If you take a look around the keto scene, read blogs and discussion groups, then there is often a worrying narrowing of the discussion solely on the question of how much fat you should consume in relation to proteins and carbohydrates. There are recommendations for keto-compliant McDonalds burgers (just leave out ketchup and rolls), recipes for dishes that are half made of bacon, and a general mentality that keto means replacing carbohydrates with butter, eggs and bacon and in the morning sipping bulletproof coffee instead of breakfast.

It is obvious that this cannot be healthy. Switching to a ketone-based energy supply for the body does not mean that the body is no longer dependent on obtaining a multitude of other nutrients, vitamins and minerals from food. It is very easy to go wrong on the keto diet and put yourself in a situation where important nutrients are withheld from the body.


There is much to suggest that the keto diet has a positive effect on the well-being and quality of life of people with depression and anxiety disorders.
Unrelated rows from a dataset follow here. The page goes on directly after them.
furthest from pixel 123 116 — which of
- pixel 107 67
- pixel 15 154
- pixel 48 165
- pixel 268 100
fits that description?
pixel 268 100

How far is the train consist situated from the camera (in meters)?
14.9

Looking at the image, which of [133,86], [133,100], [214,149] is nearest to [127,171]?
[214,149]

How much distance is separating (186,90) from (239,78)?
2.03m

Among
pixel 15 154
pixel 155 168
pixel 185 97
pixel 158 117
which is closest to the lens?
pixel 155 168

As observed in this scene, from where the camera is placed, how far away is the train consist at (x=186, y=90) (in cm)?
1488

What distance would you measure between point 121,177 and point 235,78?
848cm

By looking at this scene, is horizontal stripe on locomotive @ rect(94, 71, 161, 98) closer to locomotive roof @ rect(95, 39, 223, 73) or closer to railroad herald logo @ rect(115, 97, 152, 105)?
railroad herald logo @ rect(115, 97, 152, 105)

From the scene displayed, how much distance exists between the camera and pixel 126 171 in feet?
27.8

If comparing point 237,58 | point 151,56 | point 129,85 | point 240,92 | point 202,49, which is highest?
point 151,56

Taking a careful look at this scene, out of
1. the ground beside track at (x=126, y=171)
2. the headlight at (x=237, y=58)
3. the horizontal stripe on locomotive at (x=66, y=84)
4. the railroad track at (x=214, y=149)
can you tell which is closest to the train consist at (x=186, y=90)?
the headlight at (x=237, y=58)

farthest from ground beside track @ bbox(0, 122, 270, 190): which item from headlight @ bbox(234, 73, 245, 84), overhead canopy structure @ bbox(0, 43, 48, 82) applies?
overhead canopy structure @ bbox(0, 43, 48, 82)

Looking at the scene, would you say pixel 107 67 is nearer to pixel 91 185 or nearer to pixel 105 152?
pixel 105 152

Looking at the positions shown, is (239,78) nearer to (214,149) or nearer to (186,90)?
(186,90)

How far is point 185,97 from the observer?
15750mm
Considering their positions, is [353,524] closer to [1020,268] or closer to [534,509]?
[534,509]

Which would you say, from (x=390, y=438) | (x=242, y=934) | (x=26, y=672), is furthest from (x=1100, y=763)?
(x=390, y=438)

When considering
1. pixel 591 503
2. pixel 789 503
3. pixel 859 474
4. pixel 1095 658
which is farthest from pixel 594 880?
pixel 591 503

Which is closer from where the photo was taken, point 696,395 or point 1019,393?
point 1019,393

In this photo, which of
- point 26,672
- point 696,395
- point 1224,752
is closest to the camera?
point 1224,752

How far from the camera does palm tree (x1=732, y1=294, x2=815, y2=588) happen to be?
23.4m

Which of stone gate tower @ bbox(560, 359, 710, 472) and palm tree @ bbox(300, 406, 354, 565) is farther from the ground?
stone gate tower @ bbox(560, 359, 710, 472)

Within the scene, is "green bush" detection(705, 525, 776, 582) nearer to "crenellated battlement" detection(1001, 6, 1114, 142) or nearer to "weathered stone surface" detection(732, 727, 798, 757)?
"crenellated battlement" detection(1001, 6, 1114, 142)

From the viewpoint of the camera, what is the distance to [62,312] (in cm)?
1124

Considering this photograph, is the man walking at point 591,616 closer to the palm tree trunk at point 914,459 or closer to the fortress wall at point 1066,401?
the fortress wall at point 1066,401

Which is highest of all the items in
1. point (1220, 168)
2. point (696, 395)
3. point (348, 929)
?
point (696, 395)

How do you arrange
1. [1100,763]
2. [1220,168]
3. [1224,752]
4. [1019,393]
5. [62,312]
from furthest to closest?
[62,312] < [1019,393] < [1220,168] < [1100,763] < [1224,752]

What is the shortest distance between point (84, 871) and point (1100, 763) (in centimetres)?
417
However, it must also be said that the study situation in this context is still unsatisfactory and is often limited to animal experiments.

The keto diet is not a simple change in diet, but presents you with many problems that can only be mastered by intensely studying the subject matter and planning your daily menu. Side effects of switching are common.

Possible alternatives exist in the form of exogenous sources of ketones such as MCT oils. It is also not clearly known to what extent the exertion of a keto diet pays off in depression and anxiety disorders compared to other forms of nutrition such as the Mediterranean diet or intermittent fasting.

A final judgment is not possible at this point in time.